12e. Batch jobs with parallelism limits

"Process these 10k records, but only N at a time." Sidekiq Pro has Sidekiq::Batch — enqueue all 10k jobs, callbacks fire when the batch completes (success/failure). Celery has group() and chord() primitives. BullMQ has bull.flow for this. For very large batches, partition into chunks and enqueue chunk-jobs that each process M records.

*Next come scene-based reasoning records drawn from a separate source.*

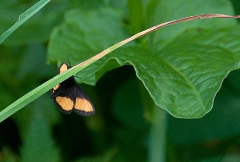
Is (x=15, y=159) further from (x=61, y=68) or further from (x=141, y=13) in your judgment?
(x=141, y=13)

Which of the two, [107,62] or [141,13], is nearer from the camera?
[107,62]

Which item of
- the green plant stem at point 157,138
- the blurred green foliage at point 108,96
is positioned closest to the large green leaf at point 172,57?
the blurred green foliage at point 108,96

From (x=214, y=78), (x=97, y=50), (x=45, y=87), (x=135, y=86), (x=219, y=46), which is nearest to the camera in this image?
(x=45, y=87)

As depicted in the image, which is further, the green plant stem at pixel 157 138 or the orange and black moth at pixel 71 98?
the green plant stem at pixel 157 138

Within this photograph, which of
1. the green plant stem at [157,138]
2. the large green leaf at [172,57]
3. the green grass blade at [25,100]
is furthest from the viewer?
the green plant stem at [157,138]

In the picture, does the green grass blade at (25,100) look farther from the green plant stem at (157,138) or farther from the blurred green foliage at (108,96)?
the green plant stem at (157,138)

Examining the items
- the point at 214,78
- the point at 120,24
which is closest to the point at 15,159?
the point at 120,24

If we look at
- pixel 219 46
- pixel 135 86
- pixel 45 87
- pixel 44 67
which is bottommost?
pixel 135 86

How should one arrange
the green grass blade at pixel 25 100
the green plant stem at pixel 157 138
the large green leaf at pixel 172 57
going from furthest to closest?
the green plant stem at pixel 157 138 → the large green leaf at pixel 172 57 → the green grass blade at pixel 25 100

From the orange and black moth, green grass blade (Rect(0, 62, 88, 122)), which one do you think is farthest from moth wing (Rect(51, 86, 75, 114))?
green grass blade (Rect(0, 62, 88, 122))
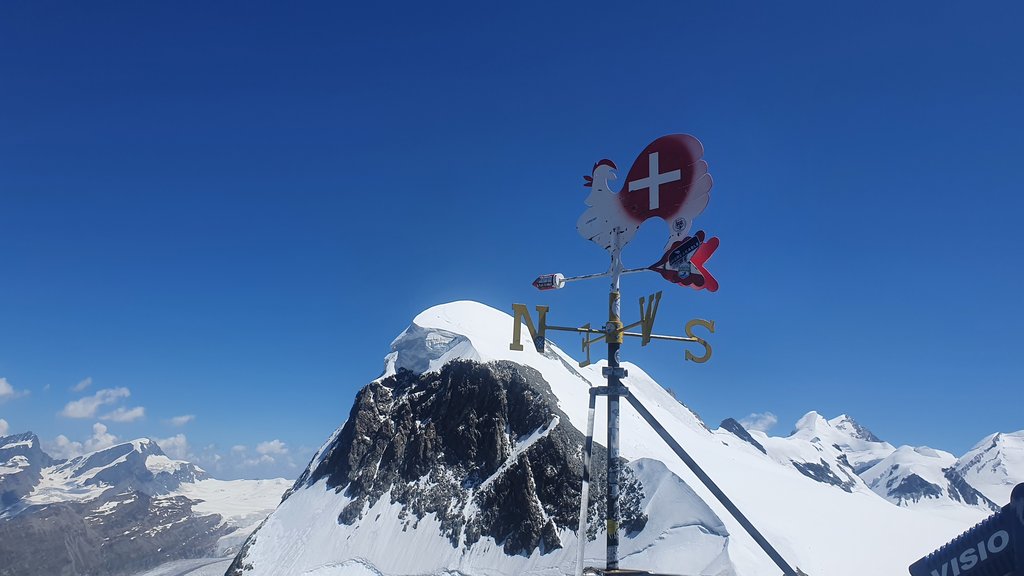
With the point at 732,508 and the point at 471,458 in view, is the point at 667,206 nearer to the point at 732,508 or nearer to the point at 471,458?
the point at 732,508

12f. Idempotency keys (Stripe pattern)

The pattern: the client (your job, or the user) provides a unique Idempotency-Key; the server (Stripe, GitHub, etc.) checks if it has seen this key; if yes, returns the cached response of the original request; if no, processes normally and caches the response. Window: typically 24 hours for Stripe; 60 days for some APIs. This is the canonical pattern for making external API calls safe under retry. Always pass an idempotency key when calling a non-idempotent external API from a retrying job.

12g. Dead-letter queues (DLQ)

A separate queue (or sorted set, or table) where jobs that exhaust retries land. Operators monitor DLQ depth as a leading indicator of systemic issues. The DLQ supports: - Manual inspection — view the job, see the last error, decide what to do. - Replay — push the job back to the main queue (e.g., after fixing a bug). - Drop — delete jobs that are permanently broken (e.g., orphan jobs for deleted users).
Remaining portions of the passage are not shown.